++++ Supplied text ++++

Media Release - 2010
Policy Reversal Opens Protected Wildlife Area to Mining
|Source: NWT Protected Areas Strategy||
The proposed Edéhzhíe National Wildlife area is awaiting final designation. The negotiations around boundaries concluded earlier this year and the formal request to protect over 14,250 square kilometers were submitted to government in June 2010. The interim withdrawal expired October 31 before the national wildlife area could be designated officially.
Edéhzhíe, also known as the Horn Plateau, is an undulating plateau rising over 400 m over the surrounding boreal plains and lowlands. West of Great Slave Lake, it is one of the natural jewels in the Mackenzie Valley of the Northwest Territories. An area of cultural and ecological significance for the Dehcho and T?icho peoples, this area figures prominently in Dene legends. Wildlife such as caribou and moose are abundant, it has rich wetlands and is a continental bird flyway.

++++

* _What this exercise asks_:
(A) In the media release, rewrite everything from "Media Release - 2010" down to "be designated officially.", putting "temporary withdrawal" wherever "interim withdrawal" appears.
(B) Does the media release support each statement below? Answer yes or no for each and quote the words from the release that decide it.
(i) The formal request to protect over 14,250 square kilometers was submitted to government in June 2010.
(ii) Edéhzhíe lies east of Great Slave Lake.
(iii) The interim withdrawal expired only after the national wildlife area had been officially designated.
(C) How would the media release about the Edéhzhíe wildlife area go on? Continue it from the point where it stops.

++++ Extracted records ++++

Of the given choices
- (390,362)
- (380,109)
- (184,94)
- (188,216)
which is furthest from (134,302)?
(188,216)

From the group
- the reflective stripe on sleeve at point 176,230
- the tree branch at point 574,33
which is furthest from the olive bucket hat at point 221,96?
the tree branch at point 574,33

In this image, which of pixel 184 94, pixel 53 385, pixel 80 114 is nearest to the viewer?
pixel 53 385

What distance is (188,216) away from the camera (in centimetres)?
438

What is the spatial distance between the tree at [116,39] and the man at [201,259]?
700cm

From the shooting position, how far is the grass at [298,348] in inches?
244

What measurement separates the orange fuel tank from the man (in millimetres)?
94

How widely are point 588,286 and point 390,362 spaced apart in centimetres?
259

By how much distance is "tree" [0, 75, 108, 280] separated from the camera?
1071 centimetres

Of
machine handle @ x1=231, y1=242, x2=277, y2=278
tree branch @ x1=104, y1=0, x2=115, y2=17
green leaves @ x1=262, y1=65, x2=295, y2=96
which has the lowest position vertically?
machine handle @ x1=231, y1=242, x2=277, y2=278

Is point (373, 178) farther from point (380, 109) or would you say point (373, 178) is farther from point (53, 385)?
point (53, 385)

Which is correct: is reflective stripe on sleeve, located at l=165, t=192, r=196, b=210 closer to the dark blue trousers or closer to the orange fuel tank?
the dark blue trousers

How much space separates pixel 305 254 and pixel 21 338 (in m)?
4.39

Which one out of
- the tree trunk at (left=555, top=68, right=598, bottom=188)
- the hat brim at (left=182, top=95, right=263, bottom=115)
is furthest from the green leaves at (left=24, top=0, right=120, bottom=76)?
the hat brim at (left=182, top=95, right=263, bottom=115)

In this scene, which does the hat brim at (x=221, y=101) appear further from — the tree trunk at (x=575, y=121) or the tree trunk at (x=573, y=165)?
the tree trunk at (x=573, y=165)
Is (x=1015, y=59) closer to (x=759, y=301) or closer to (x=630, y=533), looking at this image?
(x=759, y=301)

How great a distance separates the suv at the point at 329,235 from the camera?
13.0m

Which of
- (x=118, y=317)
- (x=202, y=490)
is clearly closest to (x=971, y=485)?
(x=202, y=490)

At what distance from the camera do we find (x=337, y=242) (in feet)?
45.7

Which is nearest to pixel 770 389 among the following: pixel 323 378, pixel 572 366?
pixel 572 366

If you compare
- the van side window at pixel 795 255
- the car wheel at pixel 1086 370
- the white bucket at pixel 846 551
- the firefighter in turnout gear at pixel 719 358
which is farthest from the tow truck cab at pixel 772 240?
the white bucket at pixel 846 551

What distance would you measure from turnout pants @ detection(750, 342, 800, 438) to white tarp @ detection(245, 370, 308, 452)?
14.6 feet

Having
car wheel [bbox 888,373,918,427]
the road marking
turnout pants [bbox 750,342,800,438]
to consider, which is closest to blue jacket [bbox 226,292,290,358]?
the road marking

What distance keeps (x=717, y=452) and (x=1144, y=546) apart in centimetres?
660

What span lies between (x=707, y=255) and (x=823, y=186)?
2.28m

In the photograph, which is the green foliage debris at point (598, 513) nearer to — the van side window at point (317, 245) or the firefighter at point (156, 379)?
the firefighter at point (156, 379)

++++

* _Answers to the tasks_:
(A)
Media Release - 2010
Policy Reversal Opens Protected Wildlife Area to Mining
|Source: NWT Protected Areas Strategy||
The proposed Edéhzhíe National Wildlife area is awaiting final designation. The negotiations around boundaries concluded earlier this year and the formal request to protect over 14,250 square kilometers were submitted to government in June 2010. The temporary withdrawal expired October 31 before the national wildlife area could be designated officially.

(B)
(i) Yes: "the formal request to protect over 14,250 square kilometers were submitted to government in June 2010."
(ii) No: "West of Great Slave Lake, it is one of the natural jewels in the Mackenzie Valley of the Northwest Territories."
(iii) No: "The interim withdrawal expired October 31 before the national wildlife area could be designated officially."

(C)
The NWT Protected Areas Strategy (PAS) is a process where Aboriginal communities propose new protected areas of ecological and cultural significance, with the participation of conservation organizations and industry. It is supported and enabled by both the federal and territorial governments. Since 2006, over 31 million acres in the NWT have been slated for protection through either the PAS or Parks Canada processes.
About the Canadian Boreal Initiative:
The Canadian Boreal Initiative brings together diverse partners to advance real solutions for boreal forest conservation and sustainable management, and acts as a convener for governments, industry, Aboriginal communities, conservation groups, major retailers, financial institutions and scientists. Learn more at www.borealcanada.ca.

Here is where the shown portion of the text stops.